RECORDED INFORMATION >>
____
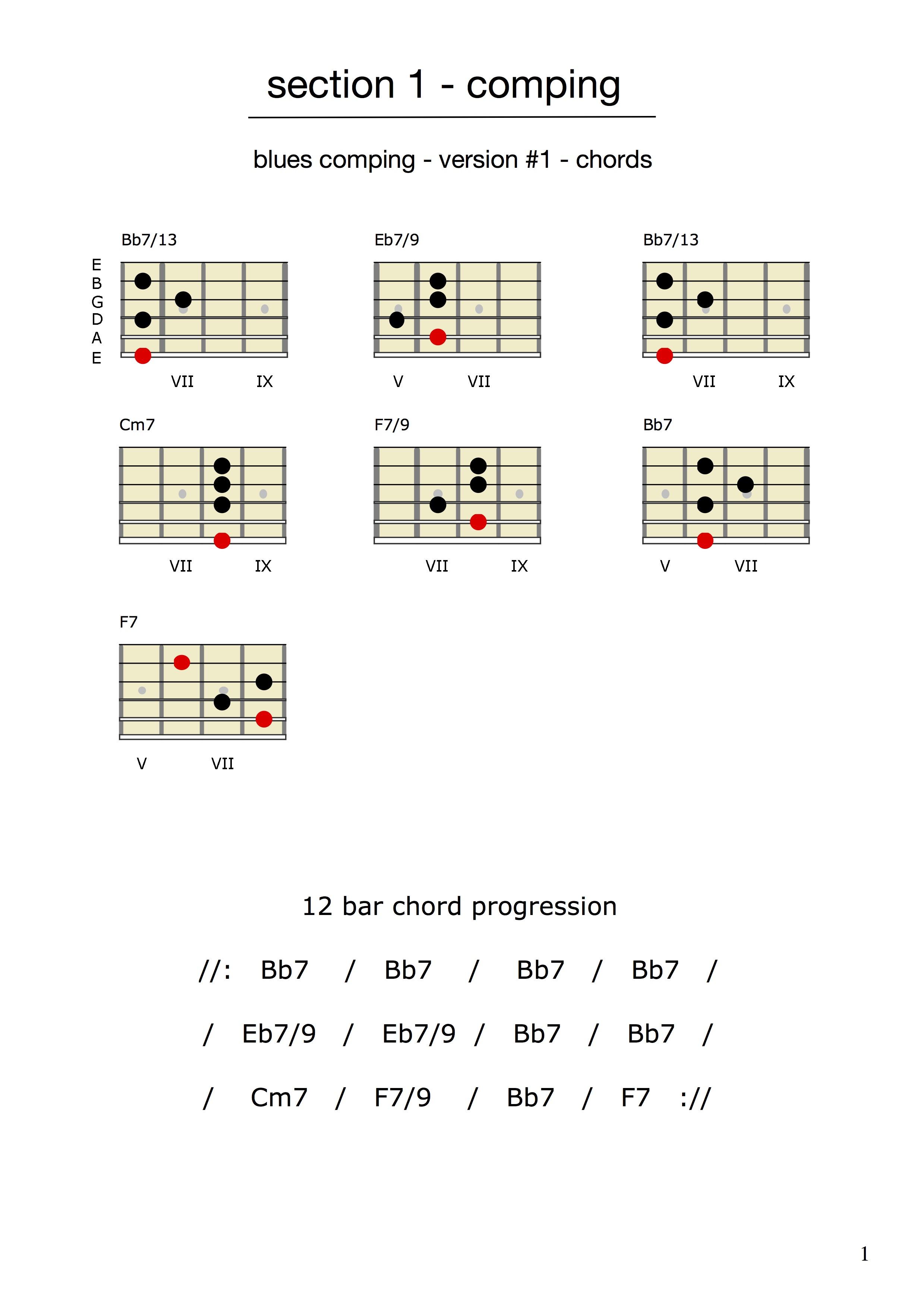 Bb Jazz Blues Lesson   Part 15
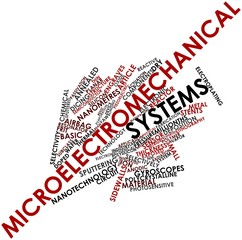 Word cloud for Microelectromechanical systems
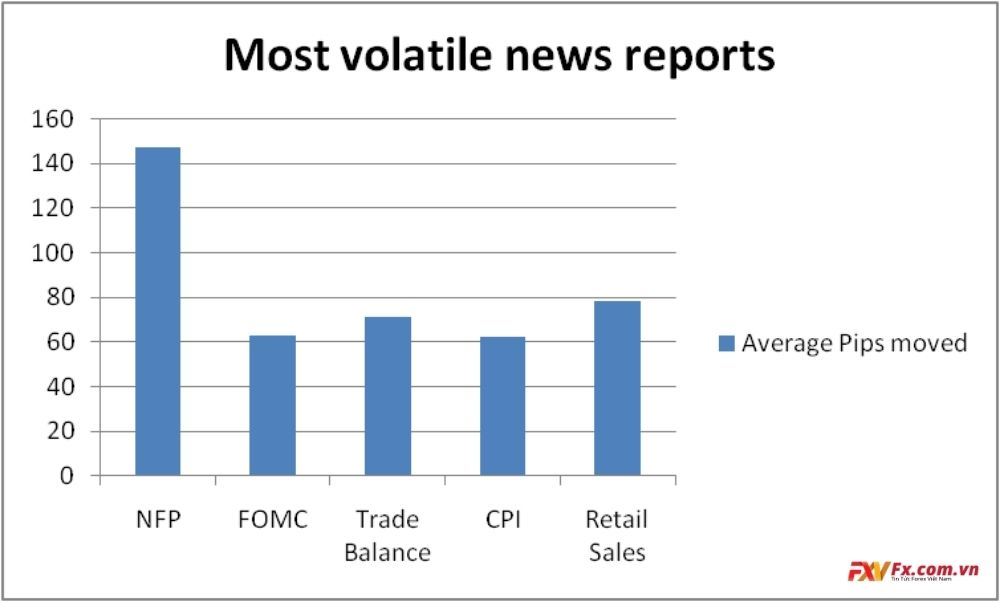 Các báo cáo tin tức tạo nhiều biến động nhất trong thị trường ngoại hối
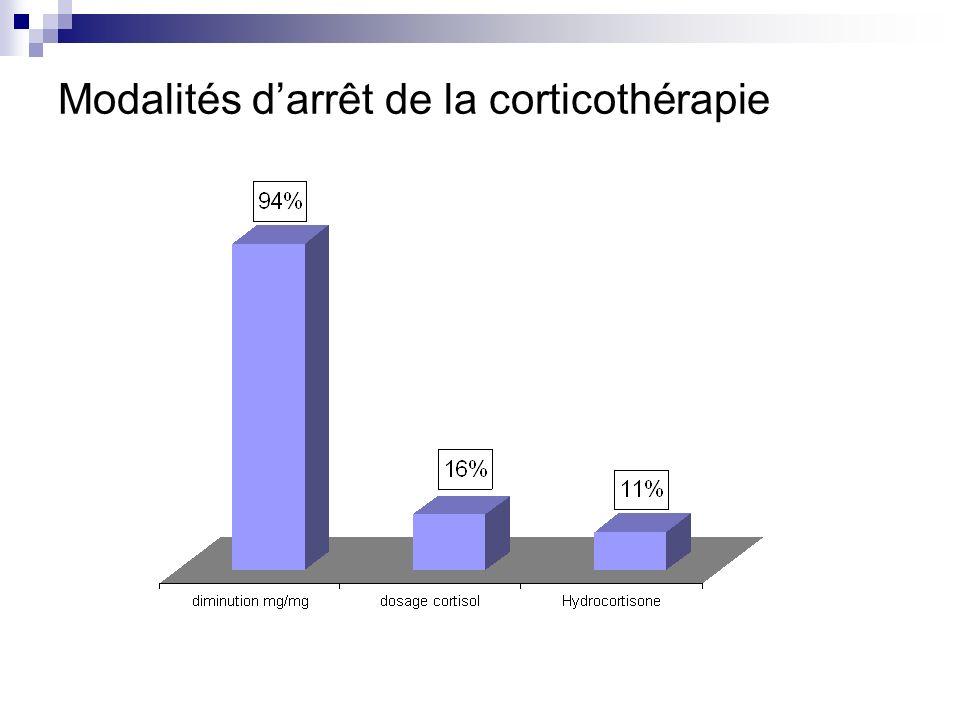 Modalités d'arrêt de la corticothérapie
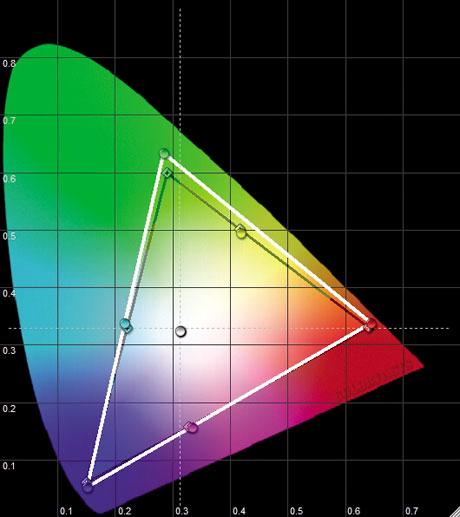 Philips 46 PFL 9704 46 inch Flat-panel LCD - CIE Chart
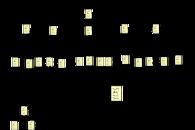 2. DNS - cz. 1 - Działanie systemu i instalacja usługi w Windows Server 2012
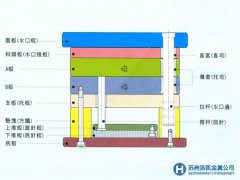 苏州钢材市场讯:苏州硅钢价格盘整为主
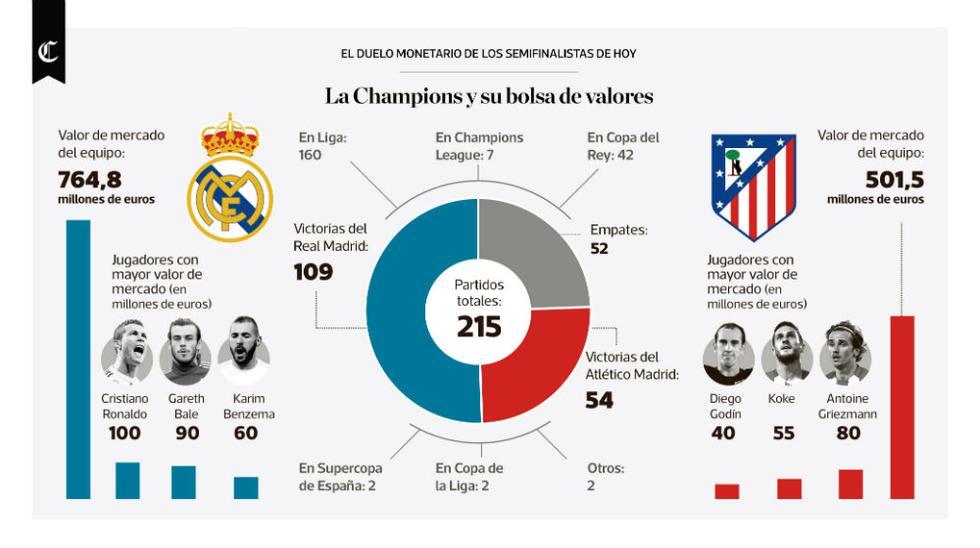 Infografía del día: La Champions y su bolsa de valores - 1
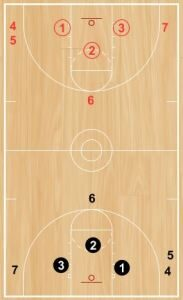 Basketball Drills 3 Basketballs 2 Ends Shooting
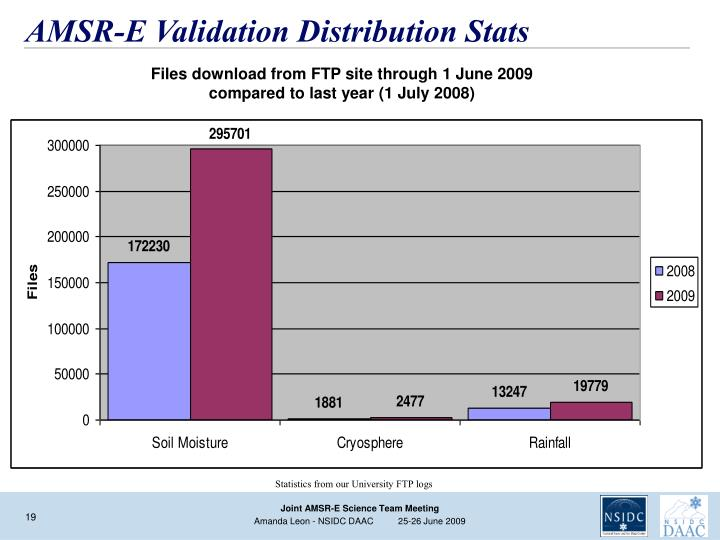 AMSR-E Validation Distribution Stats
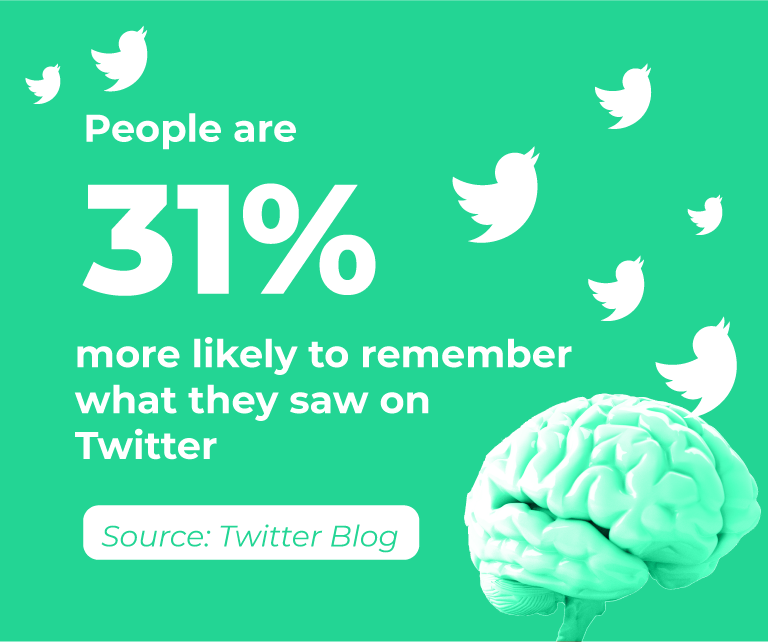 why build social presence on Twitter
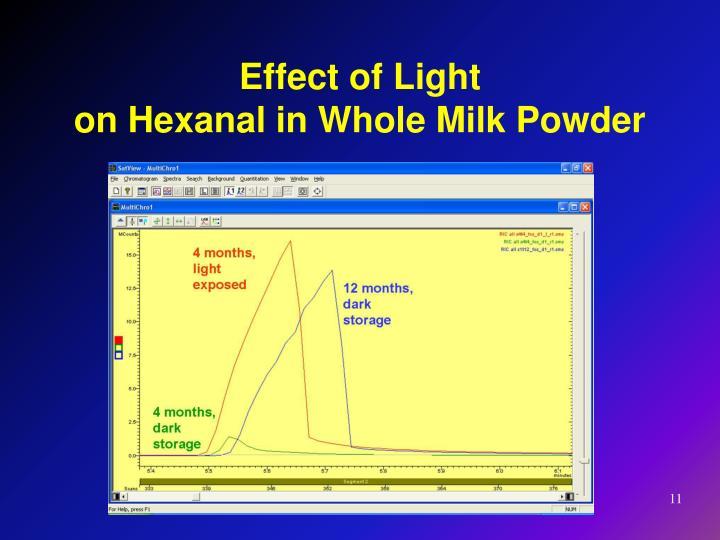 Effect of Light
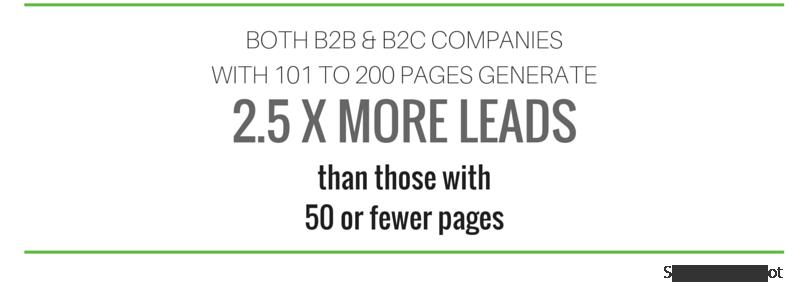 content creation Marketing Website B2B Leads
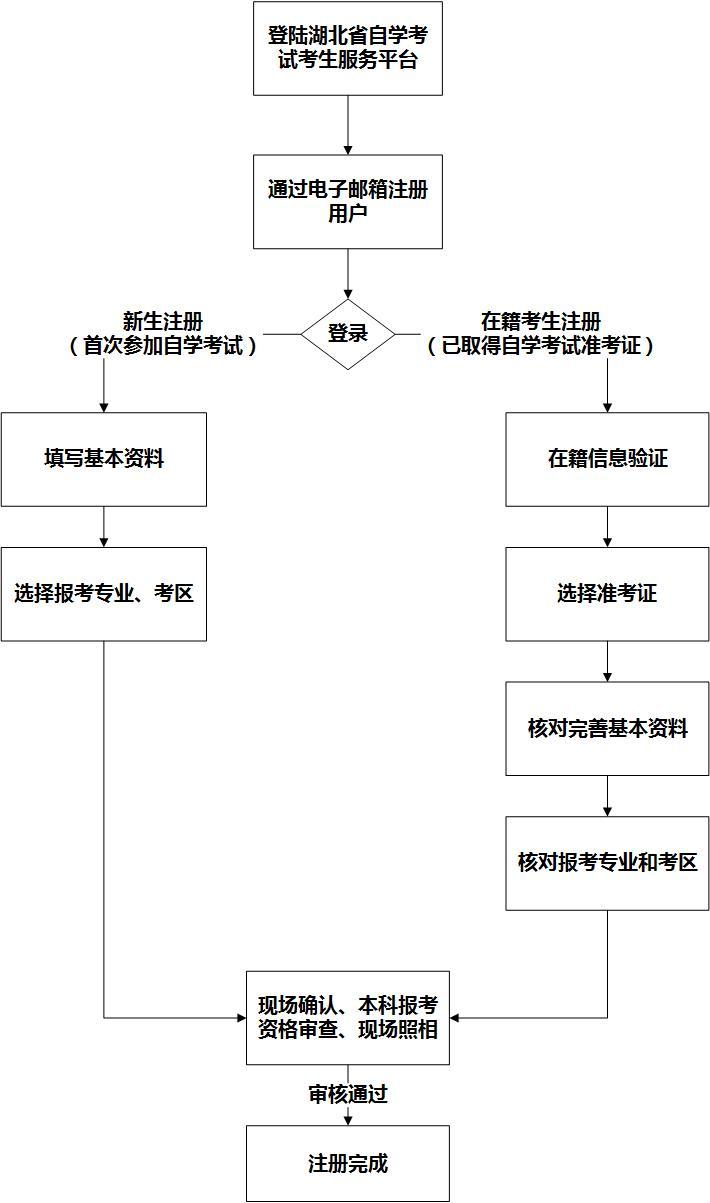 自考网上注册与现场确认流程图
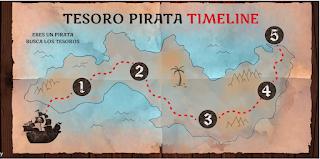 https://view.genial.ly/5ed043c9dbd44e121590f089/horizontal-infographic-timeline-pirata-motriz-laura-genial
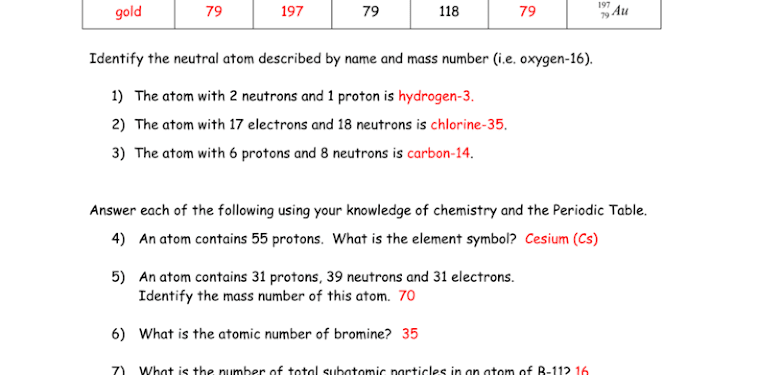 Isotopes Worksheet Fill In The Following Table Answer Key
____
ACTION ITEM >> When you reach the line containing "content creation Marketing Website B2B Leads" in the listing above, reproduce it and every line after it through the last, exactly; omit the pictures.

WRITTEN ANSWER >>
 content creation Marketing Website B2B Leads
 自考网上注册与现场确认流程图
 https://view.genial.ly/5ed043c9dbd44e121590f089/horizontal-infographic-timeline-pirata-motriz-laura-genial
 Isotopes Worksheet Fill In The Following Table Answer Key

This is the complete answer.